De Wulf retired to Poperinghe in late 1947, and died there on 23 December.

==Bibliography==
- 1892 - La Valeur Esthétique de la moralité dans l'Art
- 1895 - Histoire de la Philosophie Scolastique dans les Pays-Bas et la Principauté de Liège, jusqu'à la Révolution française
- 1896 - Études Historiques sur l'Esthétique de Saint Thomas d'Aquin
- 1900 - Histoire de la Philosophie Médiévale
- 1901 - Le Traité De Unitate Formae de Gilles de Lessines (texte et étude)
- 1904 - Un Théologien-Philosophe du XIIIe.
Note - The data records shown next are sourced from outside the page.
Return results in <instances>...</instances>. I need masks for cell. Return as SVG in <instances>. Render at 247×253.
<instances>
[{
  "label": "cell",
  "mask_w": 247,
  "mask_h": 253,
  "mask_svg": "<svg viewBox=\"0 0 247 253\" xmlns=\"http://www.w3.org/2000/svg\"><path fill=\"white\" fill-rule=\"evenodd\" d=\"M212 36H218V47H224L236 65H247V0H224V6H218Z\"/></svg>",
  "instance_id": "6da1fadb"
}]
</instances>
Étude sur la Vie, les œuvres et l'Influence de Godefroid de Fontaines
- 1910 - Histoire de la Philosophie en Belgique
- 1915 - Guerre et Philosophie
- 1920 - L'Œuvre d'Art et la Beauté
- 1922 - Philosophy and Civilization in the Middle Ages (Princeton University Press)
- 1932 - Initiation à la Philosophie Thomiste

===Works in English translation===
- Scholasticism Old and New,, translated by Peter Coffey, M. H. Gill & Son, Ltd., 1907.
  - An Introduction to Scholastic Philosophy, Medieval and Modern, Dover Publications, Inc., 1956.
  - An Introduction to Scholastic Philosophy, Medieval and Modern, Editiones Scholasticae, 2012.
- Mediaeval Philosophy: Illustrated from the System of Thomas Aquinas, Harvard University Press, 1922.
  - The System of Thomas Aquinas, Dover Publications, Inc., 1959.
  - The System of Thomas Aquinas, Editiones Scholasticae, 2013.
- Philosophy and Civilization in the Middle Ages, Princeton University Press, 1922.
  - Philosophy and Civilization in the Middle Ages, Editiones Scholasticae, 2013.
- History of Mediaeval Philosophy, Longmans, Green & Co., 1909.
  - History of Mediaeval Philosophy, Dover Publications, Inc., 1952.
- Art and Beauty, Herder, 1950.

===Articles===
- "Western Philosophy and Theology in the Thirteenth Century," The Harvard Theological Review, Vol. XI, 1918.
- "The Teaching of Philosophy and the Classification of the Sciences in the Thirteenth Century," The Philosophical Review, Vol. 27, No. 4, Jul., 1918.
- "The Society of Nations in the Thirteenth Century," International Journal of Ethics, Vol. XXIX, 1919.
- "The Autonomy of Mediaeval Philosophy," The Harvard Theological Review, Vol. 16, No. 2, Apr., 1923.
- "Mystic Life and Mystic Speculation in the Heart of the Middle Ages," The Catholic Historical Review, Vol. 9, No. 2, Jul., 1923.

===Other===
- "Scholasticism." In Encyclopaedia of the Social Sciences, Vol. XIII, The Macmillan Company, 1934.